I had a trip planned in January where I was sailing from Los Angeles to Auckland New Zealand. Unfortunately, one day in I received an email about a death in the family. The first opportunity to abort the trip and fly back would not occur for another 12 days when the ship arrived in Tahiti. At that point I bailed and returned back to the states. So the transatlantic voyage was in essence a “redo,” if you will.
I’m sailing (or cruising) on a small high-end ship known as the Seabourn Quest. I use the term “sailing” interchangeably with cruising as it is a term which is a part of a rich nautical history and lexicon. This ship has only 450 passengers but is not significantly smaller than a ship carrying 1,600 passengers. It is equipped with all modern stabilizer equipment and is very comfortable.
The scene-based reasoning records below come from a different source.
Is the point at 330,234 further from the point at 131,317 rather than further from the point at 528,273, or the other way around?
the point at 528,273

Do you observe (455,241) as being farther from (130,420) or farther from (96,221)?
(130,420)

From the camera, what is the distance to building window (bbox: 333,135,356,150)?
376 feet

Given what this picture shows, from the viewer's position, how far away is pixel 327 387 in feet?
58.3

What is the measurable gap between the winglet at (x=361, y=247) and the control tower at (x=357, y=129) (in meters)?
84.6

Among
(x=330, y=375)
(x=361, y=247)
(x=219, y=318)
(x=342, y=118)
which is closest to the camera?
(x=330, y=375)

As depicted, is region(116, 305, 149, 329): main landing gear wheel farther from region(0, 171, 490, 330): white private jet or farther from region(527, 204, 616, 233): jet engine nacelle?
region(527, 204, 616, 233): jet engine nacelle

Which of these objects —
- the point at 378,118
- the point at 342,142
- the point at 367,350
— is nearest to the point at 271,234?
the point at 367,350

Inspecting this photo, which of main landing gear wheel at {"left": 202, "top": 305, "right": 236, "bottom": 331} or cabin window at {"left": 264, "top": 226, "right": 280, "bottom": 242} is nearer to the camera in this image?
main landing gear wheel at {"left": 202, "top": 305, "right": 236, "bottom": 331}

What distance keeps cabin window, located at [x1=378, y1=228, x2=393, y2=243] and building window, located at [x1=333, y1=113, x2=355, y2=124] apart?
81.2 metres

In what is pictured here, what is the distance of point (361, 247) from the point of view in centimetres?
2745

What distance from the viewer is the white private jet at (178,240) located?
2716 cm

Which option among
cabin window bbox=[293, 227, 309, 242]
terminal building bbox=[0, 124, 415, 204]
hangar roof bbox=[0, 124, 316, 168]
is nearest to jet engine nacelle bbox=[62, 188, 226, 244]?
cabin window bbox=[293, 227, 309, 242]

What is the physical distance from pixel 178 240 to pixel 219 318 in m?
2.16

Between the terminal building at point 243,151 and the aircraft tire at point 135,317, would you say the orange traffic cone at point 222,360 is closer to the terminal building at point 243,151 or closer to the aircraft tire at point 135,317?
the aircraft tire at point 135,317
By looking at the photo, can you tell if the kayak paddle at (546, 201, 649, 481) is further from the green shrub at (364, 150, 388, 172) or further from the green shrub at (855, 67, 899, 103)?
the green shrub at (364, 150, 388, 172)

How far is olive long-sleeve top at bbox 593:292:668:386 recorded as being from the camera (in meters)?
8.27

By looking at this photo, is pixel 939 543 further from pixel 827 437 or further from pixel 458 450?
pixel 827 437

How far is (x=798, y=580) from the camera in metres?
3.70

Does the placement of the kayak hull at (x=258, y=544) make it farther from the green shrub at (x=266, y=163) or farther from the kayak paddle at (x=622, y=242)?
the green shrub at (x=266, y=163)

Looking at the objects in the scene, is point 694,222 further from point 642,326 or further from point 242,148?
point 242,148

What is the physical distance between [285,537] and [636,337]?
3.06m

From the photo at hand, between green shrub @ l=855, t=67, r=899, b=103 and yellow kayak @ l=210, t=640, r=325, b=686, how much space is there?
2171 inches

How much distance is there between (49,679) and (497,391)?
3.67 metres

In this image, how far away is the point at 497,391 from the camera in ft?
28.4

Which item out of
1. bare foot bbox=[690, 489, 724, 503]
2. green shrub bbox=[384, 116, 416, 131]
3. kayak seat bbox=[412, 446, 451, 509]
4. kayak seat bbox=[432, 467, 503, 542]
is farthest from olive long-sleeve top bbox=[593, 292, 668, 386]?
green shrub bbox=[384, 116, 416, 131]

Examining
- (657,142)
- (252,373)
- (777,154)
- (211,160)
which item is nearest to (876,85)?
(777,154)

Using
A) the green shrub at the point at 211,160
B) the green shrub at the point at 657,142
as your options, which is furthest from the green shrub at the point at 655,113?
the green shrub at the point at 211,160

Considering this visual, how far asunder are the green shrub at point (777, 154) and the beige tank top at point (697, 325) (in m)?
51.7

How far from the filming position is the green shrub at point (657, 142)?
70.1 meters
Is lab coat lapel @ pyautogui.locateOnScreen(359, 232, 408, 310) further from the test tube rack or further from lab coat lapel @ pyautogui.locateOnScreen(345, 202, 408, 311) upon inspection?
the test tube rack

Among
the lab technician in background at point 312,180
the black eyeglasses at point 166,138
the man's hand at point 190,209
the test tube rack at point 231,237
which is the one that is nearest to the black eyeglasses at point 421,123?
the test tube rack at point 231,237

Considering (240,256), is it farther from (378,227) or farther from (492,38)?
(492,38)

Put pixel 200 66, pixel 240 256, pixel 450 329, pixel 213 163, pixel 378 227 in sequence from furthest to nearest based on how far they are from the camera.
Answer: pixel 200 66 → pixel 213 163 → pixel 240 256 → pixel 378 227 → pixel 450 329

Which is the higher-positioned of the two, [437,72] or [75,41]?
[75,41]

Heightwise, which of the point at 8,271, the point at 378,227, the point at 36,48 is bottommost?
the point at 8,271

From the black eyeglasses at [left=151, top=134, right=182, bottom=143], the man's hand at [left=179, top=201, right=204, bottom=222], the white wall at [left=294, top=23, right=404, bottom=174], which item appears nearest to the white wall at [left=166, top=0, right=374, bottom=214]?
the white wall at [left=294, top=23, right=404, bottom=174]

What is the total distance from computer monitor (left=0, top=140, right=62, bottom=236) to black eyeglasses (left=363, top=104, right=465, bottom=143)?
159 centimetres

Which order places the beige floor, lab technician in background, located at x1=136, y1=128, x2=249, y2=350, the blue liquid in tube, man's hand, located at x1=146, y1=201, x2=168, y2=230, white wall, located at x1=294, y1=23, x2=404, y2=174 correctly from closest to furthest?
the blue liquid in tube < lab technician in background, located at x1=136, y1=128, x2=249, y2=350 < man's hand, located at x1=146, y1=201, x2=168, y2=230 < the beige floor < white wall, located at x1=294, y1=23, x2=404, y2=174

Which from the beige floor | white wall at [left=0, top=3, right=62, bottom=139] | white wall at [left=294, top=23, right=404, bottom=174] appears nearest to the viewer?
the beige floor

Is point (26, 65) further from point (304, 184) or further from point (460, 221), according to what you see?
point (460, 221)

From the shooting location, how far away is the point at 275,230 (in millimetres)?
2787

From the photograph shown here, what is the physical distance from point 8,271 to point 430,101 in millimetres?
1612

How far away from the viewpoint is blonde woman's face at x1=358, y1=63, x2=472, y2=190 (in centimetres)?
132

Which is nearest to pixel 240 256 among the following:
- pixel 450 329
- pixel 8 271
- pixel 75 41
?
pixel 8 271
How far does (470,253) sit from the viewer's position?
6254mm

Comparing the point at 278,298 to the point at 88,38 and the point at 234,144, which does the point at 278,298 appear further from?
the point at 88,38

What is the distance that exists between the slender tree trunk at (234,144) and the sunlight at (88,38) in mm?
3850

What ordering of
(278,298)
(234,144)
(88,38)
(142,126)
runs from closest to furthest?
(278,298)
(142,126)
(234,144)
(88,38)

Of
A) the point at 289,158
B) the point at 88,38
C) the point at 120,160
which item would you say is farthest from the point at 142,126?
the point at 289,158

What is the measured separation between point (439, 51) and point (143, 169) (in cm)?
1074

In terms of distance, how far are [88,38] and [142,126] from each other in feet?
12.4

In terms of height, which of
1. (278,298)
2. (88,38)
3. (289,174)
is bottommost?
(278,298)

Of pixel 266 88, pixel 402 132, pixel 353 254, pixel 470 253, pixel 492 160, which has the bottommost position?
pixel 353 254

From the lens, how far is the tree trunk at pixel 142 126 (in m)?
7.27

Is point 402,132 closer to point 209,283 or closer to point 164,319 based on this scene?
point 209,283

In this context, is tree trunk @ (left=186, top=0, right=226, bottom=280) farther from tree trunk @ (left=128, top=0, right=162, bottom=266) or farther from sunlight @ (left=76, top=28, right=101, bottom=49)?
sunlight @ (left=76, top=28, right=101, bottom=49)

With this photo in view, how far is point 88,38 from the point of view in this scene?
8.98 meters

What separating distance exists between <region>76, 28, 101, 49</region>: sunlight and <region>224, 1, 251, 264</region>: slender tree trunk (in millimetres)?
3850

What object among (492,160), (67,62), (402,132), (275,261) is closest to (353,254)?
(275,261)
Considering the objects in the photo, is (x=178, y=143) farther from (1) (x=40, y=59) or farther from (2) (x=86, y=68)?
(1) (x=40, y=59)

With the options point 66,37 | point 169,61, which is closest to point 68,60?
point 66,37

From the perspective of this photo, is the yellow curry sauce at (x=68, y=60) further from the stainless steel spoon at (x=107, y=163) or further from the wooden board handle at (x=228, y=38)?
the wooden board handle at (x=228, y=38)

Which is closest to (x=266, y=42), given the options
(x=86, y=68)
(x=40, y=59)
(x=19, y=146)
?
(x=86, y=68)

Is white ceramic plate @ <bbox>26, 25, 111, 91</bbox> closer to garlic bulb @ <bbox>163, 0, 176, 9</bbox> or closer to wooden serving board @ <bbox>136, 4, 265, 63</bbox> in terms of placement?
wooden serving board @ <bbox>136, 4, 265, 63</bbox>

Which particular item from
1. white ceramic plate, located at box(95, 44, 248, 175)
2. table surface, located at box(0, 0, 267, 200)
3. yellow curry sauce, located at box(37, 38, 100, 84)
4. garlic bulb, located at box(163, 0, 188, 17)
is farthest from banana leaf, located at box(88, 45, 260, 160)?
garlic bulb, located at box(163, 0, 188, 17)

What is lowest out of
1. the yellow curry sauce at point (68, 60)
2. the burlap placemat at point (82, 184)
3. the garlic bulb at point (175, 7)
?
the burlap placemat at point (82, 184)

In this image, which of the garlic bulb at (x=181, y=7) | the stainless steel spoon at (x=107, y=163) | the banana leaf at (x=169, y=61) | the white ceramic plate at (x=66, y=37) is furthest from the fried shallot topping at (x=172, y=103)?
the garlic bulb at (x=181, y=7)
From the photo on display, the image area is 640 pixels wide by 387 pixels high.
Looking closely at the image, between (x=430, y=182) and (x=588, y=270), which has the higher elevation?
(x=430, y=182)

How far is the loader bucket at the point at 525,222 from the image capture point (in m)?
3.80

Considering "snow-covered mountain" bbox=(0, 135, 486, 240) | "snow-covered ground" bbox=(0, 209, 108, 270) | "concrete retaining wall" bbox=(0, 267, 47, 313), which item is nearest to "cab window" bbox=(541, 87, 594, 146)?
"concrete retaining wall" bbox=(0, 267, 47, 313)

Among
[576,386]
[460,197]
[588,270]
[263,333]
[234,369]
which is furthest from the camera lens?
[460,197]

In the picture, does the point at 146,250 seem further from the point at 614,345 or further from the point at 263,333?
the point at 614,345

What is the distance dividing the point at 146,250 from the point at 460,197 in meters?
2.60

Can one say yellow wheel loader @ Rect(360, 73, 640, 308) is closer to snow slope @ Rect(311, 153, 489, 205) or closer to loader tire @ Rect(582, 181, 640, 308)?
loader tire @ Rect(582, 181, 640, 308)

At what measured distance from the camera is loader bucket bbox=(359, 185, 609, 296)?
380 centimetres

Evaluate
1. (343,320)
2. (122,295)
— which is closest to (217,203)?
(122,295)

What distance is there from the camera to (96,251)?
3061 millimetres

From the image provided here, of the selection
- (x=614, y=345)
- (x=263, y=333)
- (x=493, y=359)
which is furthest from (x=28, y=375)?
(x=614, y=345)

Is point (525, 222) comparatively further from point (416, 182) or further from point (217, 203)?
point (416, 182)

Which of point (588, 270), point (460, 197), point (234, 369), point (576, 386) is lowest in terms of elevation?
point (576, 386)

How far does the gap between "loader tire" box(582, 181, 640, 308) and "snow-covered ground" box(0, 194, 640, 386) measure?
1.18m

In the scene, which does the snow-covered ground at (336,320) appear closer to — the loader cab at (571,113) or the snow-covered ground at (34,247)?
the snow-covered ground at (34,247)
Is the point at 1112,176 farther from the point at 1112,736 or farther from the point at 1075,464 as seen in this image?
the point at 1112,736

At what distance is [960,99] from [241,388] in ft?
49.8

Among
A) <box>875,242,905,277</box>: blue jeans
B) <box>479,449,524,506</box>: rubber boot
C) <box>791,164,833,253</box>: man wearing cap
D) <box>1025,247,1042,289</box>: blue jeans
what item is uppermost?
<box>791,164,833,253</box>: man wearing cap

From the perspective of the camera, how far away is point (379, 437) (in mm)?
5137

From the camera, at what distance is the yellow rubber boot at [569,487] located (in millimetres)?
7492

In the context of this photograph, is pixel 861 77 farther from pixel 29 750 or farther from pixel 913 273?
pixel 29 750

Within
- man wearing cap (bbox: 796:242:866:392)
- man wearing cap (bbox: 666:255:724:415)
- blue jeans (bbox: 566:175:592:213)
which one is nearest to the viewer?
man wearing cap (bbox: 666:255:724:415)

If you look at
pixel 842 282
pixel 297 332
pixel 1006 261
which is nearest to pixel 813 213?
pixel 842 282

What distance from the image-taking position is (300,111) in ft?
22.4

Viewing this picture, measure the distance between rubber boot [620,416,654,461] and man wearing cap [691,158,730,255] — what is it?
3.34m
I meet people from all over the world on board. Most have a great appetite for exploration and more importantly, fun. The crowd is for the most part very interesting to engage with. I rarely get to my cabin before 1 AM, after drinking, dining, more drinking, and of course dancing. It is a pretty good workout both physically and socially. Because the first 10 days out of Fort Lauderdale are sea days, early awakenings are not necessary. This allows for burning the candle at both ends.
Daily life is pretty relaxing. Eating, reading, the gym, daily trivia,and usually some day drinking. This cruise line is all inclusive, and high end as well. So as you might imagine the scene around any bar on board is very friendly. One can be as busy or as useless during these days at sea. Therein lies the beauty of this experience. On sea days there is no place to go and all day to do it. After being at sea for some 6 days, we will not arrive in Madiera for 4 more. Please login into the blog for that experience. Meantime, I must return to the pool deck for some afternoon beverages.